Segundo Fabrício, José quase morreu antes mesmo de ser internado. Ele o levou ao hospital pela manhã, mas a internação foi negada. Somente à noite, quando o quadro se agravou dramaticamente, os médicos aceitaram recebê-lo.
Essa não havia sido a primeira crise grave. Ainda no Brasil, enquanto esteve preso no Complexo Penitenciário da Papuda, junto com centenas de outros patriotas, José passou 15 dias internado com pneumonia.
EXÍLIO, FRAGILIDADE E DISTÂNCIA DA FAMÍLIA
José vivia na Argentina com o documento local (DNI), o que lhe dava alguma estabilidade. Sua esposa viajou do Brasil para acompanhá-lo. Ela o visitava duas vezes por dia, por apenas meia hora, e relatava que, apesar das dificuldades, ele recebia cuidados atenciosos de médicos e enfermeiros argentinos. Mesmo assim, a fragilidade física e emocional era evidente. Longe da família, do país e sob o peso de uma condenação injusta, José enfrentava uma batalha silenciosa e desigual.
O CONTEXTO DA CONDENAÇÃO E DO EXÍLIO
José Éder havia sido condenado pelo Supremo Tribunal Federal a 14 anos e seis meses de prisão, por crimes relacionados aos atos de 8 de janeiro de 2023, incluindo abolição violenta do Estado Democrático de Direito e golpe de Estado.

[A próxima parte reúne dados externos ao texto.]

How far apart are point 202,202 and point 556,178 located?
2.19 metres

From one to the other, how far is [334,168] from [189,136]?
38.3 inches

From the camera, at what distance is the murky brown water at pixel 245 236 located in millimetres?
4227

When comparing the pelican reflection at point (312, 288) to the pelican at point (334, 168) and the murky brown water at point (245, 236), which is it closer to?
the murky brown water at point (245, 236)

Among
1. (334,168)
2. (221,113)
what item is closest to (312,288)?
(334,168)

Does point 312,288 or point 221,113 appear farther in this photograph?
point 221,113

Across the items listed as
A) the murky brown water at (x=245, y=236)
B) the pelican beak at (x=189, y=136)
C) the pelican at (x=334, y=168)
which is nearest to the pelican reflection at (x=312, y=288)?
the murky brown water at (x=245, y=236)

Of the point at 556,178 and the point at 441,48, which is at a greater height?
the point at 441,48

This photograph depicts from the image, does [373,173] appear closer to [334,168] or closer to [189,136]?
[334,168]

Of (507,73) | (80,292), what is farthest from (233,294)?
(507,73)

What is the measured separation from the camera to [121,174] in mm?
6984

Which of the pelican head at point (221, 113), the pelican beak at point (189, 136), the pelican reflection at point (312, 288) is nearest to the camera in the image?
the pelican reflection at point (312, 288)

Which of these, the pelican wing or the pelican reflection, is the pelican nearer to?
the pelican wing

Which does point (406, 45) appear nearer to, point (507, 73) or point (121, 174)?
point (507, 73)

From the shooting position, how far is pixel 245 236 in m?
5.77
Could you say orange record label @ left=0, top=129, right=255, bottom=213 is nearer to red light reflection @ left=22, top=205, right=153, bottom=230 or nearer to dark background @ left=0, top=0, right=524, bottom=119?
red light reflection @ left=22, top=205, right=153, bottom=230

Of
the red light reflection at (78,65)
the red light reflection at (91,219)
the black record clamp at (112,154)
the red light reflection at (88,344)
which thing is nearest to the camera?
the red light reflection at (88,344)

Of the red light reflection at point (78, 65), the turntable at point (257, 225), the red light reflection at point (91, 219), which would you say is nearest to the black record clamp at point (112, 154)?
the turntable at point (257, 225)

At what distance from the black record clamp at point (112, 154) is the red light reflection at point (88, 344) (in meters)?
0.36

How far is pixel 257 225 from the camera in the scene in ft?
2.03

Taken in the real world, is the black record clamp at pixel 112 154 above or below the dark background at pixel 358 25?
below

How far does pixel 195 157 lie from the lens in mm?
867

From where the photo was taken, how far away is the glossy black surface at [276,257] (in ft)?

Ele deixou o Brasil e buscou refúgio na Argentina, onde viveu seus últimos anos em condições de vulnerabilidade.
Sua morte ocorre em meio a um cenário de tensão envolvendo brasileiros que buscaram exílio no país vizinho. Muitos deles, como Fabrício, vivem sob risco de extradição, sem documentos válidos e temendo ser presos ao tentar regularizar sua situação.
A DOR COMPARTILHADA ENTRE OS EXILADOS
Fabrício, um dos primeiros brasileiros a pedir asilo na Argentina, sempre descreveu José como um homem simples, frágil e profundamente abalado pelos acontecimentos de 2023. Ele próprio carrega marcas profundas do exílio: a distância da filha pequena, a morte do pai sem poder se despedir, e a convivência diária com idosos e famílias destruídas pela perseguição judicial. São vítimas de um processo que ultrapassa o campo jurídico e atinge dimensões humanas devastadoras.
UM DESFECHO QUE SIMBOLIZA UM DRAMA MAIOR
A morte de José Éder em território estrangeiro, longe da família e após meses de sofrimento, reacende o debate sobre as consequências humanas das condenações relacionadas ao 8 de janeiro. A sua história representa o custo extremo de decisões judiciais consideradas desproporcionais. Independentemente da interpretação política, o fato é que José morreu em condições de fragilidade, exausto por uma luta que travava há muito tempo — contra a doença, contra o medo e contra o abandono.